For years we have been finding these curious looking green globes washed up on our fish counting weirs late in the fall. With the help of a colleague who recognized the odd fruit as an “Osage orange” our curiosity was piqued. So with the help of Google, we sifted through a plethora of information. Apparently, the Osage orange (Maclura pomifera) is native to the Red River drainage of Oklahoma, Texas, and Arkansas and is named for the Native American Osage Nation. Before the invention of barbed wire, early settlers planted thousands of miles of these dense, thorny, hardwood trees as living fences across the Great Plains. Some of their many common names include hedge apples, horse-apples, horse chestnuts, Bodark, and Bodock. Resembling an orange or grapefruit, the Osage orange is not actually a citrus, but is in the mulberry family (Moraceae) and the fruit reveal milky fibers and seeds when cut in half.

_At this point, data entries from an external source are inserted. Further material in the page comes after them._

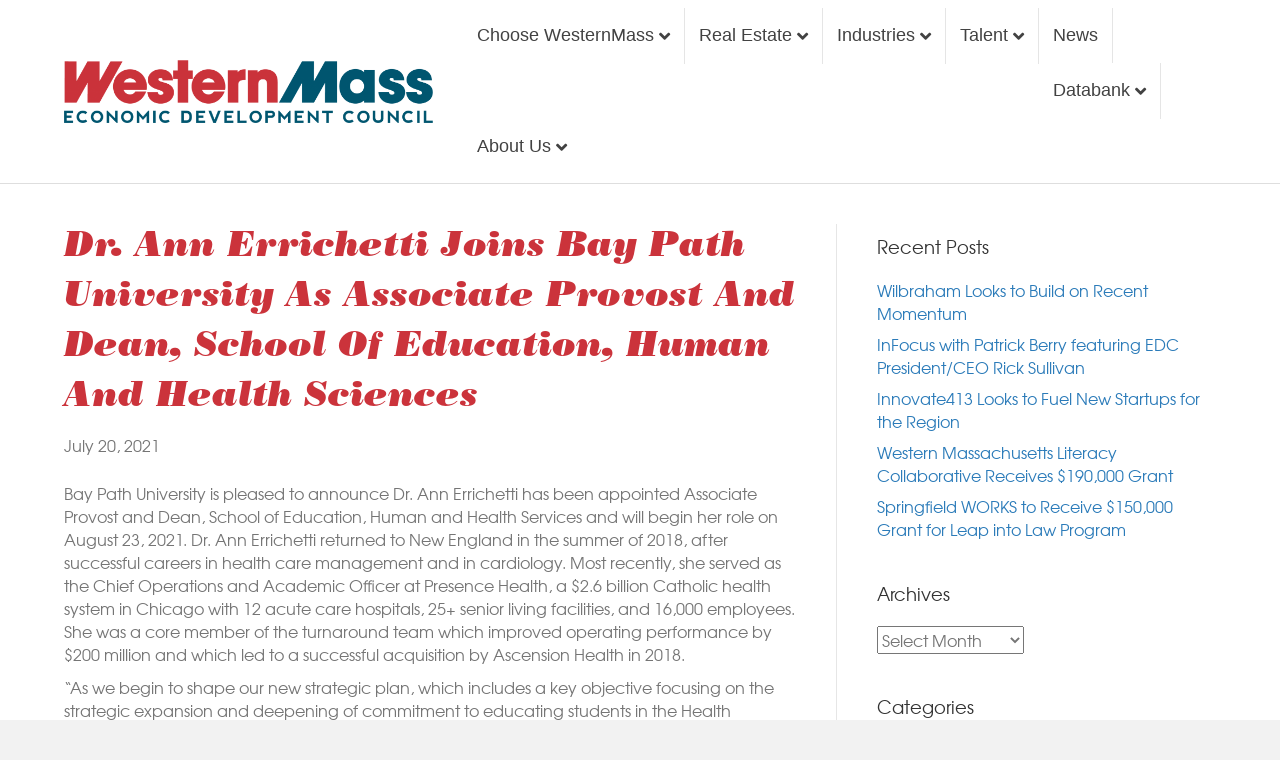

--- FILE ---
content_type: text/javascript; charset=utf-8
request_url: https://www.westernmassedc.com/wp-content/cache/min/1/wp-content/themes/bb-theme-child/js/main.js?ver=1767809842
body_size: 58
content:
(function(){'use strict';const html=document.documentElement;window.addEventListener('DOMContentLoaded',onDOMReady);function onDOMReady(){window.addEventListener('resize',onResize);window.dispatchEvent(new Event('resize'))}
function onResize(){let w=document.body.clientWidth||window.innerWidth;let h=window.innerHeight;html.style.setProperty('--window-width',w+'px');html.style.setProperty('--window-height',h+'px');const flPageBar=html.querySelector('body .fl-page .fl-page-bar');const flPageHeader=html.querySelector('body .fl-page .fl-page-header');const hh=(flPageBar?flPageBar.offsetHeight:0)+(flPageHeader?flPageHeader.offsetHeight:0);html.style.setProperty('--header-height',hh+'px');html.style.setProperty('--header-adjusted-window-height',h-hh+'px')}})()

Besides their utility as hedgerows, many people believe the fruit can be used to repel insects and spiders and they place them around windows and in basements. Most likely folklore, research (Jauron 1997) has found no evidence to confirm claims of the fruit’s bug repellent effectiveness. However, the wood from the Osage orange tree is very dense, stronger than oak (Quercus) and hickory (Carya), and is considered by archers to be one of the finest North American woods for bow making. Native Americans would travel hundreds of miles to acquire the wood for making bows and clubs.